Oh how sad! I had tears reading this. Just awful. Ever since Molly had her seizure I always remember how I felt that day so if she does something awful I think back to how worried I was about her and just think "things could be worse". You always have to remember that they are silly and don't do things on purpose to upset us. And no matter what they love us unconditionally! I will give Molly an extra big hug when she wakes up! Thanks for your post and sorry you had to go through that. Even if it's not your dog stuff like that is very upsetting


----------



## dmgalley (Aug 19, 2012)

And I was crying just reading this. Putting my last dog down was one of the hardest things I have ever done. It was almost two years ago and it still hurts like yesterday so yes....Willow can poop on my floor. 

And I am glad your baby is doing well.


----------



## fairlie (Sep 7, 2013)

How sad.


----------



## wilfiboy (Sep 18, 2010)

Thank you for sharing your story. So glad Cindy is doing well. How terrible for that poor woman.....unbearable.....I'll be hugging mine xxx


----------



## RuthMill (Jun 30, 2012)

We are snuggling. So sad. I know what it's like to lose a pet. Horrible.


----------



## lady amanda (Nov 26, 2010)

So sad for that lady. So awful to lose a fur baby. Lady and I are snuggling right now. Lump in my throat. Love my lady bug to the end of the world and back and can't imagine life without her. Glad your baby is doing well. Sending love to that lady tonight.

Sent from Petguide.com Free App


----------



## Tinman (Apr 23, 2013)

Very very sad, I hope im never in that position,
Ralph got out of our gate today & bolted,
He ran to the end of our shared driveway and entrance onto the country lane....
By the time I had got there he was coming back down our lane which leads onto a very busy very fast main road.
He then played silly buggers on the lane and wouldn't let me get him or come to me - despite me having a huge block of cheese.
We eventually got him, I was so annoyed but also so upset at the thought of what could of happened.

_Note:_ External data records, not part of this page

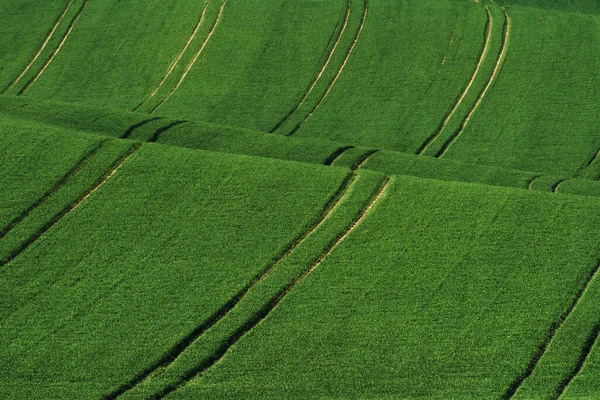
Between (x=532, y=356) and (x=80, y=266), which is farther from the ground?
(x=80, y=266)

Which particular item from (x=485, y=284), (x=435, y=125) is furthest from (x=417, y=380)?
(x=435, y=125)

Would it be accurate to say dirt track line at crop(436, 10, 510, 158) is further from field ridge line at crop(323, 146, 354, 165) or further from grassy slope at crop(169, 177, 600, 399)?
grassy slope at crop(169, 177, 600, 399)

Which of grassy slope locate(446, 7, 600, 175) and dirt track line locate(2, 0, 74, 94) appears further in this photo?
dirt track line locate(2, 0, 74, 94)

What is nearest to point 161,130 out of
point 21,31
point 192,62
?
point 192,62

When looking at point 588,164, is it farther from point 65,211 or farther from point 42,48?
point 42,48

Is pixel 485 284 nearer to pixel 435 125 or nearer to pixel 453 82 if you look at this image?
pixel 435 125

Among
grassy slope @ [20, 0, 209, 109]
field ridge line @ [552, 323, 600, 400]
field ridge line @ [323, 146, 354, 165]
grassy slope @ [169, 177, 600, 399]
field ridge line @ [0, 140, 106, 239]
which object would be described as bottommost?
field ridge line @ [552, 323, 600, 400]

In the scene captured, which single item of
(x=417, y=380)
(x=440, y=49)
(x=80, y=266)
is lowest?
(x=417, y=380)

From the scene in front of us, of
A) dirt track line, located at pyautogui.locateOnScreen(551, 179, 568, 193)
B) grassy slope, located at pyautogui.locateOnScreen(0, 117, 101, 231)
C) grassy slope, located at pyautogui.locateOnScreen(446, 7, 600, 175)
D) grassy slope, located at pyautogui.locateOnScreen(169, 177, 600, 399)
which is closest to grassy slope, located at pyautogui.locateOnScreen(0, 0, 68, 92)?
grassy slope, located at pyautogui.locateOnScreen(0, 117, 101, 231)

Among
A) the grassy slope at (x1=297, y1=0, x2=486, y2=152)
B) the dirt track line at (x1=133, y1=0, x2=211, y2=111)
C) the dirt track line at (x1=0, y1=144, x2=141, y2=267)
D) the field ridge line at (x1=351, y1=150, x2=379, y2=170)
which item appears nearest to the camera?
the dirt track line at (x1=0, y1=144, x2=141, y2=267)
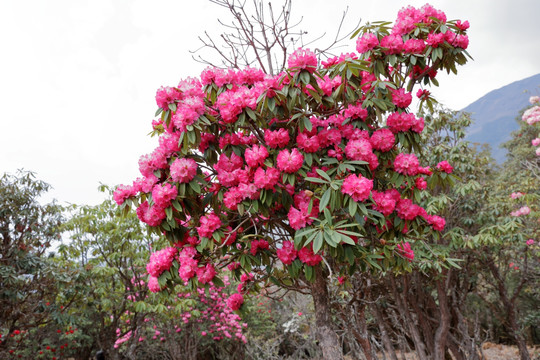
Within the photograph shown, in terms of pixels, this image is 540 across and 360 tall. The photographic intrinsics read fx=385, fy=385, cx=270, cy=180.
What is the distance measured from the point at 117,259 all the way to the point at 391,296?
4189 millimetres

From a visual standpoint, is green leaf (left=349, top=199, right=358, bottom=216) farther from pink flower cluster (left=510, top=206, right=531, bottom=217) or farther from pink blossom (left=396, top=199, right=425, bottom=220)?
pink flower cluster (left=510, top=206, right=531, bottom=217)

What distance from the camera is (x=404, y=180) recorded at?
1.87 metres

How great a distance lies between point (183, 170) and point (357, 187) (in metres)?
0.76

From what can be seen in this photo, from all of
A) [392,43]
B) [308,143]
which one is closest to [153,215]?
[308,143]

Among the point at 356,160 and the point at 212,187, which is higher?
the point at 212,187

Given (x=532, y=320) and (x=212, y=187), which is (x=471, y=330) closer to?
(x=532, y=320)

So he got a piece of cheese!
I am now paranoid about him getting out or letting him off lead.
If he ever does get out of our gate, he just sniffs about and comes straight back in. He has got a bit naughty of late with his running off antics.


----------



## dio.ren (Jan 18, 2013)

Molly gave us a scare way back we had taken her to the dog garage and as we were putting her in the car she somehow got free and ran across the street my heart was in my throat and I just froze. Luckily that street wasn't busy and a guy across caught her but had he not she would of ended up on the Lakeshore Rd which is super busy I cried still upsets me just thinking about it!


----------



## fairlie (Sep 7, 2013)

This is the sort of thing that puts your heart in your mouth.


----------



## Tinman (Apr 23, 2013)

dio.ren said:


> Molly gave us a scare way back we had taken her to the dog garage and as we were putting her in the car she somehow got free and ran across the street my heart was in my throat and I just froze. Luckily that street wasn't busy and a guy across caught her but had he not she would of ended up on the Lakeshore Rd which is super busy I cried still upsets me just thinking about it!


So scary - it only takes a minute, fingers crossed and prayers said - hope all our lovely poo dogs stay safe z


----------



## fairlie (Sep 7, 2013)

Tinman said:


> hope all our lovely poo dogs stay safe z


ditto, and for a very long time too.


----------



## Nanci (Mar 1, 2012)

Carley got out yesterday and bolted directly for the street!!! She is an avid "Tracker" and had a scent . . when her nose is to the ground . . she totally ignores us. It SCARED me to death as she was darting in and out of the street. After about 5 minutes I felt like my luck was running out and she was going to be run over so I ran and opened the garage door and yelled "Come on Carley . . . lets go for a ride" She immediatly snapped out of it and ran to the open door of the car!! Lord . . . I wanted to yell at her, but was so relieved just hugged her. Poor lady . . bless and comfort to her!!


----------



## dio.ren (Jan 18, 2013)

Nanci said:


> Carley got out yesterday and bolted directly for the street!!! She is an avid "Tracker" and had a scent . . when her nose is to the ground . . she totally ignores us. It SCARED me to death as she was darting in and out of the street. After about 5 minutes I felt like my luck was running out and she was going to be run over so I ran and opened the garage door and yelled "Come on Carley . . . lets go for a ride" She immediatly snapped out of it and ran to the open door of the car!! Lord . . . I wanted to yell at her, but was so relieved just hugged her. Poor lady . . bless and comfort to her!!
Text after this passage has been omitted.